> [What the task requires]: Search the data below for the string "deer". Extract every line that contains it.

(Given records begins)

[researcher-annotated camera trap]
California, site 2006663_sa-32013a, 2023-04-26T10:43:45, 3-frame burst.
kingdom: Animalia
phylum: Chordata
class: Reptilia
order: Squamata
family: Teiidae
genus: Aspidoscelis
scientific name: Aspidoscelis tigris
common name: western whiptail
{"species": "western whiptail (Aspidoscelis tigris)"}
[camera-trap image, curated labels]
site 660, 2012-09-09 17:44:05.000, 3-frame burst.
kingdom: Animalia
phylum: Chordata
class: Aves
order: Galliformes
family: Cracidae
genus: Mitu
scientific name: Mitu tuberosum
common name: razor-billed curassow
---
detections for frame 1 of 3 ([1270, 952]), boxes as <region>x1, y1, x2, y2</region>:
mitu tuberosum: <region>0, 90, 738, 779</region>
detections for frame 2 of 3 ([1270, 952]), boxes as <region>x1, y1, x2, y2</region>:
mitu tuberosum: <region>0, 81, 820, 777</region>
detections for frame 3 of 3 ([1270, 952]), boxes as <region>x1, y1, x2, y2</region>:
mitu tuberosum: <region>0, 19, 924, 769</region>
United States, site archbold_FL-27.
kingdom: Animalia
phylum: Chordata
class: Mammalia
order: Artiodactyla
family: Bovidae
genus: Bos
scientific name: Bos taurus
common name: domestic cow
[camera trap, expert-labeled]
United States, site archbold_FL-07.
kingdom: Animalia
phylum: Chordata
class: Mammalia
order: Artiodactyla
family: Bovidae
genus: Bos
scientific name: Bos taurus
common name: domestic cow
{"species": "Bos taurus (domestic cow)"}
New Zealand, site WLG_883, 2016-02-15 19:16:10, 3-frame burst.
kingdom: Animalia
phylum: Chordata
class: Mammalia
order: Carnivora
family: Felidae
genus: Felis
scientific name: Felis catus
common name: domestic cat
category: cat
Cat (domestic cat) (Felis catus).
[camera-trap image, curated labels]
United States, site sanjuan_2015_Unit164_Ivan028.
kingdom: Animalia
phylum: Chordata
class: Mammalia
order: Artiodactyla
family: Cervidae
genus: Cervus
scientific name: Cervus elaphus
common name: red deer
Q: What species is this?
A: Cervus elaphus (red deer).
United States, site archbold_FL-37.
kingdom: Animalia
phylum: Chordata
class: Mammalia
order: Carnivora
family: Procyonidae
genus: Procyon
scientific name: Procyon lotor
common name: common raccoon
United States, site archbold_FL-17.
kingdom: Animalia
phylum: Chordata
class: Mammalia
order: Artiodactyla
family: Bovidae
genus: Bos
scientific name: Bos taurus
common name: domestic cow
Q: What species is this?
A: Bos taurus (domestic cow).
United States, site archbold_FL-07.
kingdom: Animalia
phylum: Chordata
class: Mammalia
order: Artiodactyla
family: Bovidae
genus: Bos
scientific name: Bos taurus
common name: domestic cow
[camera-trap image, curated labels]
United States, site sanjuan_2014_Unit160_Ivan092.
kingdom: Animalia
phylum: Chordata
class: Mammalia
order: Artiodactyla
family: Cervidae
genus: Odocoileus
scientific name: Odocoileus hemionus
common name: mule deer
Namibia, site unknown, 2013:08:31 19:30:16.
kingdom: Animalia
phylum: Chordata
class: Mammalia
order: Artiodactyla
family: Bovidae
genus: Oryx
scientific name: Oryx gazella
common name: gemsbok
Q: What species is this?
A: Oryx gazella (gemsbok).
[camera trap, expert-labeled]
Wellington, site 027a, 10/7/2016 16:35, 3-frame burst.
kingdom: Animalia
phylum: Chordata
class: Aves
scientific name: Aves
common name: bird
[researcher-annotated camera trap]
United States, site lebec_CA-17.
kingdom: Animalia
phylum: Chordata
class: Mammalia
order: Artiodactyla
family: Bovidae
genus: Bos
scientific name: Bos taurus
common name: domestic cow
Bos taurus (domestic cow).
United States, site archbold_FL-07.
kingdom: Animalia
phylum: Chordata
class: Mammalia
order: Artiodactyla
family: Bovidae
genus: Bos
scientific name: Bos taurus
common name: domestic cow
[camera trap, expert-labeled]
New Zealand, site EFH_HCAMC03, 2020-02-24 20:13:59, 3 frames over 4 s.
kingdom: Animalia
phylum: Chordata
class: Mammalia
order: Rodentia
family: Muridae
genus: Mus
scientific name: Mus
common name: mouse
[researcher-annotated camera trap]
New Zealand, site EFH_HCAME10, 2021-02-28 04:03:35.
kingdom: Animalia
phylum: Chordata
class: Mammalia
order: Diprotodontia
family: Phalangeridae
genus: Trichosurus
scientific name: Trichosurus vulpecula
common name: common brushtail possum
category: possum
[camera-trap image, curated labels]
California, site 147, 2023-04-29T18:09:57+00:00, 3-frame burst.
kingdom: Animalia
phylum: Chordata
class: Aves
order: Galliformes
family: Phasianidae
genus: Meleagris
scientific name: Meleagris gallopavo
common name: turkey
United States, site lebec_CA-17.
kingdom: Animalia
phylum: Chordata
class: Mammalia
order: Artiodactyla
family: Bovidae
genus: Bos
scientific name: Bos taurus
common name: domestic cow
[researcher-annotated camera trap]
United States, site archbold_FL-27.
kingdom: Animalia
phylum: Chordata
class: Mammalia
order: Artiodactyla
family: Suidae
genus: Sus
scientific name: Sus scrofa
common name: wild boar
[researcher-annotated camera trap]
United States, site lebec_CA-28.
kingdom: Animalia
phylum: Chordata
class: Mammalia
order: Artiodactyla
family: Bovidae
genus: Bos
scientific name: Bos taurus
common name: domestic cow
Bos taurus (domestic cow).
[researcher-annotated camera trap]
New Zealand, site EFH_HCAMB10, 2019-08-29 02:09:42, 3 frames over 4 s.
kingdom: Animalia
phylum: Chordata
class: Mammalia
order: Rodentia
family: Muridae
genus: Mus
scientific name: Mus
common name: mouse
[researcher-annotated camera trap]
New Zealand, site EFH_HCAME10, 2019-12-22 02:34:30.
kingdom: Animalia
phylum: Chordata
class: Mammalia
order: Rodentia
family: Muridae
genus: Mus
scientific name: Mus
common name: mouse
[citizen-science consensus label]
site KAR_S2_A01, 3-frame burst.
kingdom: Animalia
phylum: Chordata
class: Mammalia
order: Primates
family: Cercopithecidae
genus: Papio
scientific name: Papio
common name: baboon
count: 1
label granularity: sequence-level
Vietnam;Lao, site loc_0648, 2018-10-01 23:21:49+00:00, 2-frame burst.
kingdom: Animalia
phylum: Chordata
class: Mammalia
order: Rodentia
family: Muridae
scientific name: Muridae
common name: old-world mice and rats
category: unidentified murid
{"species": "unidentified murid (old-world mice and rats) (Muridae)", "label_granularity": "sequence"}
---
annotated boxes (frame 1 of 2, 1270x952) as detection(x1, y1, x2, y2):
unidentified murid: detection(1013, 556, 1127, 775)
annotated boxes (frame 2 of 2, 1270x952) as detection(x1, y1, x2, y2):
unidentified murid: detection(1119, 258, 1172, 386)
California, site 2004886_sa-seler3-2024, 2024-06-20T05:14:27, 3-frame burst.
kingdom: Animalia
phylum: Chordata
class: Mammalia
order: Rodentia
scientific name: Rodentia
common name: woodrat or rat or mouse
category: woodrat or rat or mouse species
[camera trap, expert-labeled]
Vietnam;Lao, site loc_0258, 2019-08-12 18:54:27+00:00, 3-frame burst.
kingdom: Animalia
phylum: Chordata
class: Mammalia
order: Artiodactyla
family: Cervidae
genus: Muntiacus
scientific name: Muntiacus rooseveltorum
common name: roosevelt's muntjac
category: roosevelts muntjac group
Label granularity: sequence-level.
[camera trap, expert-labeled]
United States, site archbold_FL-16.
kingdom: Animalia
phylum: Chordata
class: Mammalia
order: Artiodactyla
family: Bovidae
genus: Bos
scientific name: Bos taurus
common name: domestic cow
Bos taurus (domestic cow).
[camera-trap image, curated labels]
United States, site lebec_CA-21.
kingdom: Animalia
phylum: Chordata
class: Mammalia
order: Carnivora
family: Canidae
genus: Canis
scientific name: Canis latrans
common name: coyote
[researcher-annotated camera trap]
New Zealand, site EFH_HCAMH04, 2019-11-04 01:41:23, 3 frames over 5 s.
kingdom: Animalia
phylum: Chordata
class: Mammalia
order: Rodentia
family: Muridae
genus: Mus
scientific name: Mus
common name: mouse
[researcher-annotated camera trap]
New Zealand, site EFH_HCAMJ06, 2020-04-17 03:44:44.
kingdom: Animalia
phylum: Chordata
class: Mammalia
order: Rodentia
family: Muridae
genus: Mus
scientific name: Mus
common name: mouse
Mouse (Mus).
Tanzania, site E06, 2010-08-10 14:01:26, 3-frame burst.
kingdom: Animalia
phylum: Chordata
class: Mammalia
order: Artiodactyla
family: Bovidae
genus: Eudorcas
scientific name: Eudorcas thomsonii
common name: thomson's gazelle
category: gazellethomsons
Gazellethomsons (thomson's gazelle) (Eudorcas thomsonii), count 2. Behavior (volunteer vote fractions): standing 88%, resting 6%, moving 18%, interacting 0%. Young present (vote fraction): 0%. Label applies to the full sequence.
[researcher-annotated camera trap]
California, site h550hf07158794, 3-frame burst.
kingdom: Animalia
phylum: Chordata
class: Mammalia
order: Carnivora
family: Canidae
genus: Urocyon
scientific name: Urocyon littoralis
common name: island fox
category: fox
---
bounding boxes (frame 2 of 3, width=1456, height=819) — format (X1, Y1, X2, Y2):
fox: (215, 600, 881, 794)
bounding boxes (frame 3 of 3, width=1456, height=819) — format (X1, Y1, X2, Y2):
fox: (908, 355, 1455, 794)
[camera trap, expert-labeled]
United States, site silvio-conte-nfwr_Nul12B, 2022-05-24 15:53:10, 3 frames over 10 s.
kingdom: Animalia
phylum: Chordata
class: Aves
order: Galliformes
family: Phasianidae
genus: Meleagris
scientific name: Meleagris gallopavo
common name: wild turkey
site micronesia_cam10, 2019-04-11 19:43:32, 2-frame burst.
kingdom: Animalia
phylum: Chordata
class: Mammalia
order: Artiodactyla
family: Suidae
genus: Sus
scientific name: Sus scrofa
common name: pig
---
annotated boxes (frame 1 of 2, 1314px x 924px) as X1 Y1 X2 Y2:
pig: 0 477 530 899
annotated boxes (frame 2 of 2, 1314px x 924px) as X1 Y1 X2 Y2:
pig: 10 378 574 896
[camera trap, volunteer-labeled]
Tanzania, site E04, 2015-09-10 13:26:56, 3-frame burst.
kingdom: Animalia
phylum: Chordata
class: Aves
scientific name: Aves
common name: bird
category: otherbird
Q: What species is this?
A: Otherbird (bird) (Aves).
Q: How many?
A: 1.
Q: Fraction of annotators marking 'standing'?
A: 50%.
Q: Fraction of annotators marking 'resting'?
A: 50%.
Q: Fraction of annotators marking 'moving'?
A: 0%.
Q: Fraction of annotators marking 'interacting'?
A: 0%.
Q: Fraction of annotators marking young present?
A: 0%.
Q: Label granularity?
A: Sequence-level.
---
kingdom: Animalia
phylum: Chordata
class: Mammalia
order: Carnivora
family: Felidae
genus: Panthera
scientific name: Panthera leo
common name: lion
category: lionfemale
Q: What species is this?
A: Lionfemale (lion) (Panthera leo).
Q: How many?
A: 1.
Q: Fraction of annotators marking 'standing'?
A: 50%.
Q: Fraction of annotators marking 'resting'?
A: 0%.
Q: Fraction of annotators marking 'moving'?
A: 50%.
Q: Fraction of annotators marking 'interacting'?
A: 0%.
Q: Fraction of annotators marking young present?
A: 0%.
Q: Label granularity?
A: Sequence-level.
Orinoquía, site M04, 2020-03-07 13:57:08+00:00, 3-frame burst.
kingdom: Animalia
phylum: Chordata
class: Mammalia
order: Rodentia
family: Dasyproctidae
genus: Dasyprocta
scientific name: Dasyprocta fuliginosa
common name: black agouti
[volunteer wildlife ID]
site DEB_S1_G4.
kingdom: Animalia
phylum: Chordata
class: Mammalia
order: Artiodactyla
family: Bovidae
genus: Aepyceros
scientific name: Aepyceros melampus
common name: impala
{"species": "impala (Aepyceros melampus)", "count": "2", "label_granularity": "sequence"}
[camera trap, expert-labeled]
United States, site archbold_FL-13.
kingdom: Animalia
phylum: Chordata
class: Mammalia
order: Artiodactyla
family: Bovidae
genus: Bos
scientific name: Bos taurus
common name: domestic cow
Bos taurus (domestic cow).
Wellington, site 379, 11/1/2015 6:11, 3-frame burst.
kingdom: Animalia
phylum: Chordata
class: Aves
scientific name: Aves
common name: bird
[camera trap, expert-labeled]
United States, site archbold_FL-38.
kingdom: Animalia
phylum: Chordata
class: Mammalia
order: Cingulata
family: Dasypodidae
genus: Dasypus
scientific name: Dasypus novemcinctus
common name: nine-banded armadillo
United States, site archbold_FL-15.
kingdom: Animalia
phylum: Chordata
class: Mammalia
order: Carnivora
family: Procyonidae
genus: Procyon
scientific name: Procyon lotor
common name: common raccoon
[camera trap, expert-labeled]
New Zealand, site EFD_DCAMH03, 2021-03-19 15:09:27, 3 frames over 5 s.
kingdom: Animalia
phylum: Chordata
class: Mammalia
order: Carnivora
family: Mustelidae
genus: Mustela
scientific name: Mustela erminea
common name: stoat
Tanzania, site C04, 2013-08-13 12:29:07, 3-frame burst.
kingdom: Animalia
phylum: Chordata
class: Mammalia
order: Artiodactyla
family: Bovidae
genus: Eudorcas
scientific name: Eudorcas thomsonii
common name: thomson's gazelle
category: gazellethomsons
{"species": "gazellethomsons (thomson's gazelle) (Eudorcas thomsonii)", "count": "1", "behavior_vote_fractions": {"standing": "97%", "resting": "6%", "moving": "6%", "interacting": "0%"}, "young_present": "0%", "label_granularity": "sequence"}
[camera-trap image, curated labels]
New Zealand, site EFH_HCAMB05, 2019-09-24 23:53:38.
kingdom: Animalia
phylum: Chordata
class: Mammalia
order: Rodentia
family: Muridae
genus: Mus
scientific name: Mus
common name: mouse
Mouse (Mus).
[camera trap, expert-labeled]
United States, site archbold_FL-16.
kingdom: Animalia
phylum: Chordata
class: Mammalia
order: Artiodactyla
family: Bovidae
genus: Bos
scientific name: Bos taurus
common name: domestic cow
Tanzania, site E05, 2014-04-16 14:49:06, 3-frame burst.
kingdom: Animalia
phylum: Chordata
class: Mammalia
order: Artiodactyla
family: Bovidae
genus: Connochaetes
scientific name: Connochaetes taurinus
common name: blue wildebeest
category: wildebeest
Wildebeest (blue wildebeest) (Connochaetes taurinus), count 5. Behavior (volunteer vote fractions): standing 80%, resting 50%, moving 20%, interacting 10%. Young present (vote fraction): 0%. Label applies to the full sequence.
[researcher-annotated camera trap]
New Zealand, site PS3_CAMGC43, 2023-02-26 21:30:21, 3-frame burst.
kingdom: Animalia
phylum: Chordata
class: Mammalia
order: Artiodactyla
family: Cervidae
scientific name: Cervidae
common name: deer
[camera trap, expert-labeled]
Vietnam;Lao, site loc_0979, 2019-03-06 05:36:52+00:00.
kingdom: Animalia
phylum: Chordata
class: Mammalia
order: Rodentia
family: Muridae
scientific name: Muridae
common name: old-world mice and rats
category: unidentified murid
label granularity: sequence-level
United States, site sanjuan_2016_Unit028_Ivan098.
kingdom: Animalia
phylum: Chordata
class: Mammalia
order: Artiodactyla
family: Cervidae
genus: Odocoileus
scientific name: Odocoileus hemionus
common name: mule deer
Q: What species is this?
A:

(Given records ends)

> [Final answer]:
common name: red deer
A: Cervus elaphus (red deer).
common name: mule deer
common name: deer
common name: mule deer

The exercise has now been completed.